Already on GitHub? Sign in to your account

Run the entire advection loop on device #34

Open
wants to merge 17 commits into
base: develop-1.3
Choose a base branch
from

Conversation

awnawab
Copy link
Contributor

@awnawab awnawab commented Oct 8, 2024

This PR hoists the data transfers out of the advection loop, making the entire timestep device resident and resulting in big reductions in the data offload cost. The attached plot shows the effects of the optimisations included herein.

The most invasive change is to OUTBLOCK. Whilst not a very computationally heavy routine, it needs to run on device in order to prevent copying all the state fields back to host. The indirection + accumulation pattern in OUTBLOCK wasn't compatible with how scalars are privatised to GPU threads. @jkousal32 your recent ifs-source PR conflicts with some of these changes, I'll resolve that conflict once I merge this back into develop.

One more optimisation PR is planned after this, which will focus on improving the GPU performance of the physics kernel.

ecwam_gpu

@awnawab awnawab changed the title Naan port wamodel Run the entire advection loop on device Oct 8, 2024
@awnawab awnawab marked this pull request as ready for review October 8, 2024 13:05
@awnawab
Copy link
Contributor Author

awnawab commented Oct 8, 2024

@jksoual32 and @jrbidlot, could you please also review this PR? Many thanks!

@jrbidlot
Copy link
Contributor

jrbidlot commented Oct 8, 2024

Ahmad,
silly question. Changing outblock affects the output, many of those are pure diagnostic parameters.
Have you checked that the output file id the same in both cases?

@awnawab
Copy link
Contributor Author

awnawab commented Oct 8, 2024

Ahmad, silly question. Changing outblock affects the output, many of those are pure diagnostic parameters. Have you checked that the output file id the same in both cases?

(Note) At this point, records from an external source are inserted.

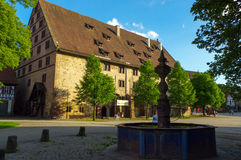 MAULBRONN TYSKLAND - MAI 17, 2015: Tudor stilhus på kloster, del av UNESCOvärldsarvet royaltyfri foto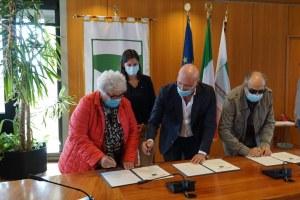 Firma del protocollo. Bologna 30 settembre 2020
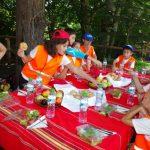 Обяд сред природата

The validation passes both on CPU and GPU after these changes, so I am reasonably confident I haven't changed the results. But of course I will double check and run checksums on the output file before and after this change.

Just to be sure, the relevant file to check would be the path stored in CNORMWAMOUT_FILE right?

@awnawab
Copy link
Contributor Author

awnawab commented Oct 9, 2024

Ahmad, silly question. Changing outblock affects the output, many of those are pure diagnostic parameters. Have you checked that the output file id the same in both cases?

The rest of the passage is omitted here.